**PASSAGE SHOWN**
+++++

However, ICC/MBI Standards 1200 and 1205 for Off-Site Construction are available for adoption by states and AHJs independently of the IRC and IBC adoption cycles. The voluntary adoption of these standards would allow localities to efficiently deploy ABC practices at scale and unlock the benefits of off-site construction to reinvigorate the construction workforce, reduce waste, better address the affordable housing crisis, and enhance sustainability. Salt Lake City has implemented these standards.
2021 ICC/MBI Standards 1200 and 1205 in Action
In a unanimous vote by the city council, Salt Lake City became the first jurisdiction to adopt ICC/MBI Standards 1200 and 1205 for Off-Site Construction in March 2021.
Salt Lake City was the preferred location for the adoption of off-site construction standards due to three factors: absence of a statewide off-site program, existing regulatory barriers for code officials in the city’s jurisdiction, and increasing shortage of affordable housing.

+++++

**EXTRACTED DATA**
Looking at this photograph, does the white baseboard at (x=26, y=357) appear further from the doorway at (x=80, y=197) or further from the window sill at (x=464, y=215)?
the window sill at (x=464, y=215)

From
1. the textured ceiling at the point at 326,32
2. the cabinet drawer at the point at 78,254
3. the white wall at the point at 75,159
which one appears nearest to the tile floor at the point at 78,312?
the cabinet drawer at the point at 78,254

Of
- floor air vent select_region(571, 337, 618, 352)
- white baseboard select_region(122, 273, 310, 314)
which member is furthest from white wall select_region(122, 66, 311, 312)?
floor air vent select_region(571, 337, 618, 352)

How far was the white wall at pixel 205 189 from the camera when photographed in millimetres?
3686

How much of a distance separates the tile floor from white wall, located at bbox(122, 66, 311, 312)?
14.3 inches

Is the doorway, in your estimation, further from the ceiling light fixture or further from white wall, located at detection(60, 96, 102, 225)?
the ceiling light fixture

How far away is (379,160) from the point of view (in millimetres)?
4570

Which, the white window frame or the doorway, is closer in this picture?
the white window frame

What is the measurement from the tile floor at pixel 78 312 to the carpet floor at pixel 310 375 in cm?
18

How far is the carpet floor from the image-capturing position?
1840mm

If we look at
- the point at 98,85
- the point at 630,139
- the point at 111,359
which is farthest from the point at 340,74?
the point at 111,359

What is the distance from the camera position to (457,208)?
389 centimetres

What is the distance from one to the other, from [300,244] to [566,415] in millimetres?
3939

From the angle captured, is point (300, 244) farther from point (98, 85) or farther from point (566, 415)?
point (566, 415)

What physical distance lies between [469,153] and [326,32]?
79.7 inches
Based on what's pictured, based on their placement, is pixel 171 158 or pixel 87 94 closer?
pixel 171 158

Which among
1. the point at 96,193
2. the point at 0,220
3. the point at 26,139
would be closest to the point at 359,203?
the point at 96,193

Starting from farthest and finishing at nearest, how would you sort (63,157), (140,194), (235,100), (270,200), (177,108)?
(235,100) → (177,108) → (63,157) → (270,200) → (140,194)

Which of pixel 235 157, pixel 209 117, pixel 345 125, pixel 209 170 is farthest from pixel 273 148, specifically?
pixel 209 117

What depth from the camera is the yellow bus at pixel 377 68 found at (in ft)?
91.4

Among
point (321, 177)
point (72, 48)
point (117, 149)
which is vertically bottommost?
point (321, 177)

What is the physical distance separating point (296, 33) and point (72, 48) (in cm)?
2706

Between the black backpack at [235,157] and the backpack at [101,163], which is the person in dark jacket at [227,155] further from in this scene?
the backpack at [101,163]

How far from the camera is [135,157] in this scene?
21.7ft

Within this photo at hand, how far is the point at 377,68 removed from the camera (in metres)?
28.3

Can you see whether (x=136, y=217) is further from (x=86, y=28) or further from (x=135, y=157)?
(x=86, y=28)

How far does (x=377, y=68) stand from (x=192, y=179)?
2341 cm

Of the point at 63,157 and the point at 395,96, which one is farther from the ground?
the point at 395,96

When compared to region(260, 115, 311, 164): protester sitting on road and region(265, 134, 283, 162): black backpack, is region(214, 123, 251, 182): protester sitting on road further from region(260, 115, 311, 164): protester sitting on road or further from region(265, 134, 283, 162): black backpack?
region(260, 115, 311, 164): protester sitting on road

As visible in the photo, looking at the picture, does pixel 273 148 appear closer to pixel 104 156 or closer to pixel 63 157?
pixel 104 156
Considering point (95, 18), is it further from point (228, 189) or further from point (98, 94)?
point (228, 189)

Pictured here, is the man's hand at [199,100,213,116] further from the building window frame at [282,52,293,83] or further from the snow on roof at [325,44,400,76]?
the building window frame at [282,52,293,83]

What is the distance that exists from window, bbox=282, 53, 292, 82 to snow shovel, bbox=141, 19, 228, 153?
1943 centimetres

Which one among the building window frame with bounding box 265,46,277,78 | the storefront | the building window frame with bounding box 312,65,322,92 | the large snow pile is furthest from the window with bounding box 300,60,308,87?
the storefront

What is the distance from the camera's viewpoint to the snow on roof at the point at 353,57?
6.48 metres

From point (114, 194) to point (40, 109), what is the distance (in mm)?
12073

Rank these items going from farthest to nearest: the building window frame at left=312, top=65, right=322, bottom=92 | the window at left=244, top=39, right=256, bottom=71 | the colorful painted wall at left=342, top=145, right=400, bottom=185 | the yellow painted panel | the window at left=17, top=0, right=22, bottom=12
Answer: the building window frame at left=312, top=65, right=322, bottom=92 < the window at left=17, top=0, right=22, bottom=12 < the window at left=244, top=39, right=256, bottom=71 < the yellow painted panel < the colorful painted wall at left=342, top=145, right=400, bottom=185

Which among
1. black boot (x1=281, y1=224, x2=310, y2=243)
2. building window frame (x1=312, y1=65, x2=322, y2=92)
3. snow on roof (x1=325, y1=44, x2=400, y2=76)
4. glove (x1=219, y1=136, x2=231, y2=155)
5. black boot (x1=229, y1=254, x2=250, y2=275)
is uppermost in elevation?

+++++

**THINGS TO DO**
1. In the off-site construction passage, copy everything from "Salt Lake City was" down to "of affordable housing.".
2. Answer these questions using the off-site construction passage:
(a) The standards can be adopted independently of which two codes' adoption cycles?
(b) In what month and year did Salt Lake City adopt the standards?
(c) How many factors made Salt Lake City the preferred location for adopting off-site construction standards?

**WORKED ANSWERS**
1.
Salt Lake City was the preferred location for the adoption of off-site construction standards due to three factors: absence of a statewide off-site program, existing regulatory barriers for code officials in the city’s jurisdiction, and increasing shortage of affordable housing.

2.
(a) The IRC and the IBC
(b) March 2021
(c) Three